Jesús Giráldez Crú: Graph-based pseudo-industrial random SAT instance generators

PRACTICALITIES

Lunch is served at 12:00 noon (register at  this doodle  at the latest the Saturday before, but preferably earlier). The presentation starts at 12:10 pm and ends at 1 pm. Those of us who wish reconvene after a short break for 1½-2 hours of more technical discussions.

ABSTRACT

The Boolean Satisfiability problem (SAT) is the canonical NP-complete problem. However, Conflict-Driven Clause Learning (CDCL) SAT solvers are nowadays able to efficiently solve many industrial, or real-world, SAT instances -as hardware and software verification, cryptography, planning or scheduling, among others-. On the other hand, relatively small random SAT instances are still too hard. The common intuition to explain the success of CDCL solving industrial instances is the existence of some hidden structure in them (whereas random formulas would not show such structure). In some works, this structure is studied representing SAT instances as graphs and analyzing some graph features, showing that these features are shared by the majority of existing industrial SAT instances. Some examples are the scale-free structure or the community structure.

Unfortunately, the process of development and testing of new SAT solving techniques (specialized in industrial problems) is conditioned to the reduced number of existing industrial benchmarks.
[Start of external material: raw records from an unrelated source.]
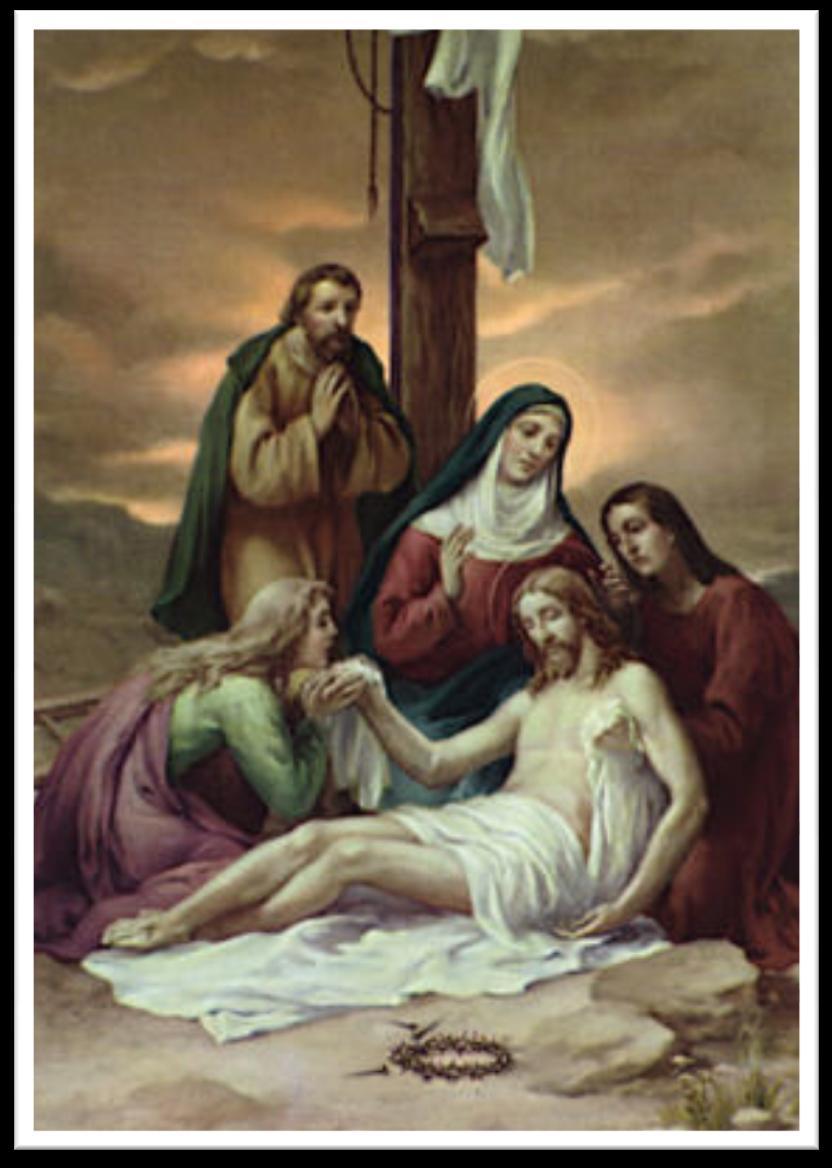XIII. THIRTEENTH STATION Jesus Is Taken Down from the Cross DEAR JESUS, it is very quiet now around the cross. / Everybody has gone away / but a few soldiers / and Your Mother and Your friends.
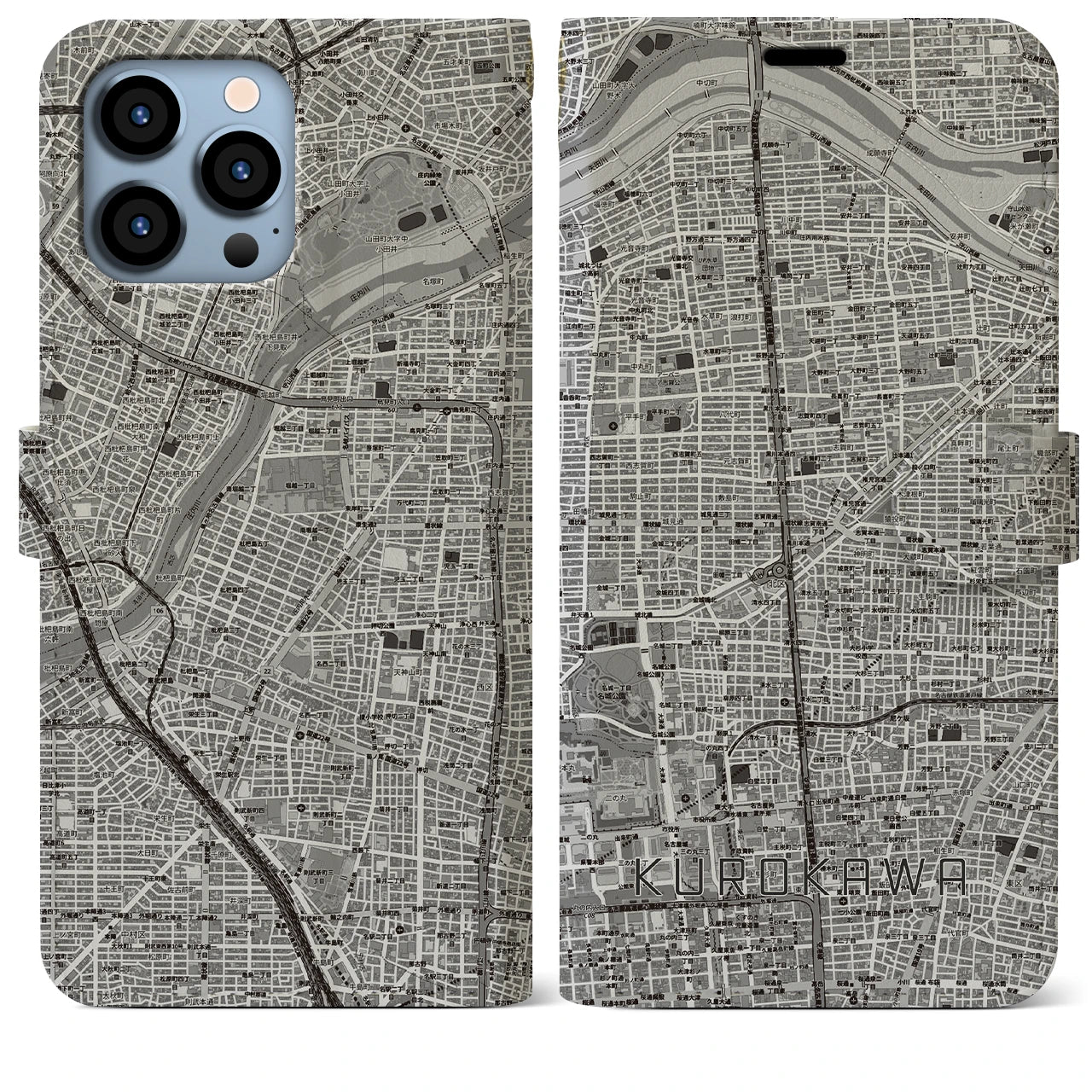 【黒川(愛知県)】地図柄iPhoneケース(手帳タイプ)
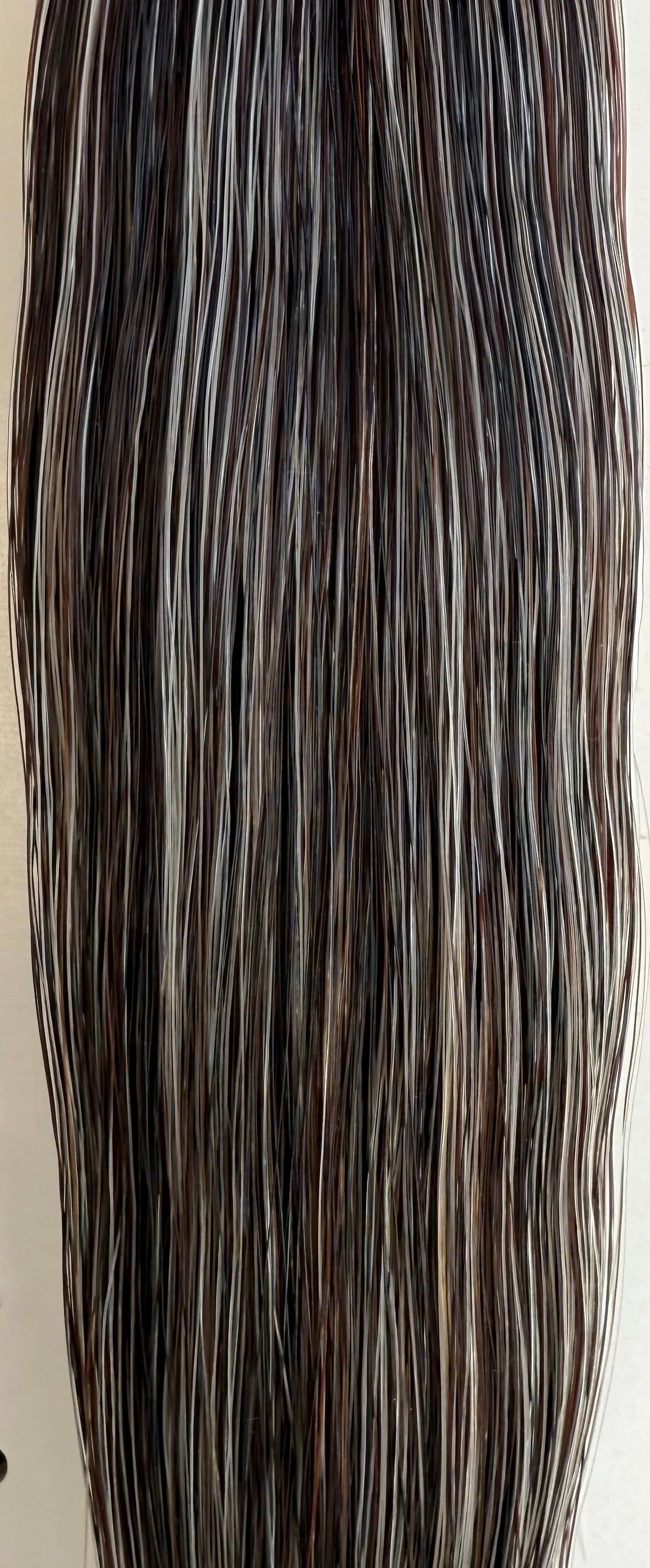 Darker Chestnut Flaxen Tail Extension 38”, 2 lbs, Weight Setup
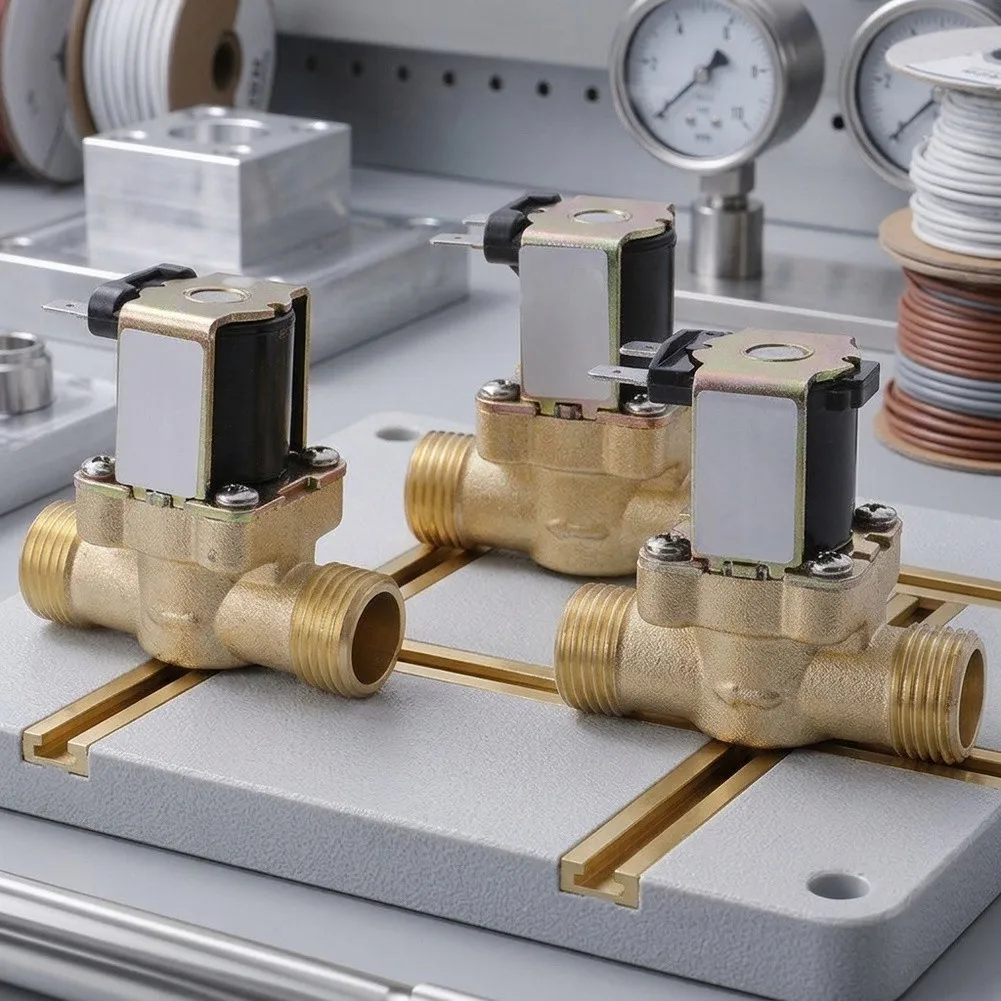 All Copper 4 Way Solenoid Valve Thermostatic Mixing For Solar Water Heater High For Temperature Stable Control Hot Cold System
Therefore, the generation of random SAT instances that captures realistically some computational properties of such industrial instances is an interesting open problem.

In this talk, we review some models of pseudo-industrial random SAT instances generation. They are the scale-free model and the community attachment model, which are related to some well-known concepts in real-world complex networks: preferential attachment and high modularity, respectively. In the scale-free model, the number of variable occurrences k follows a power-law distribution P(k) \propto k^{-\alpha}. With the community attachment model, it is possible to generate SAT instances with clear community structure (i.e., high modularity). These models will be reviewed from the perspectives of both graphs and SAT instances. Finally, we discuss some models for generating complex networks -not adapted to SAT instances yet- that may reduce the limitations of the previous models.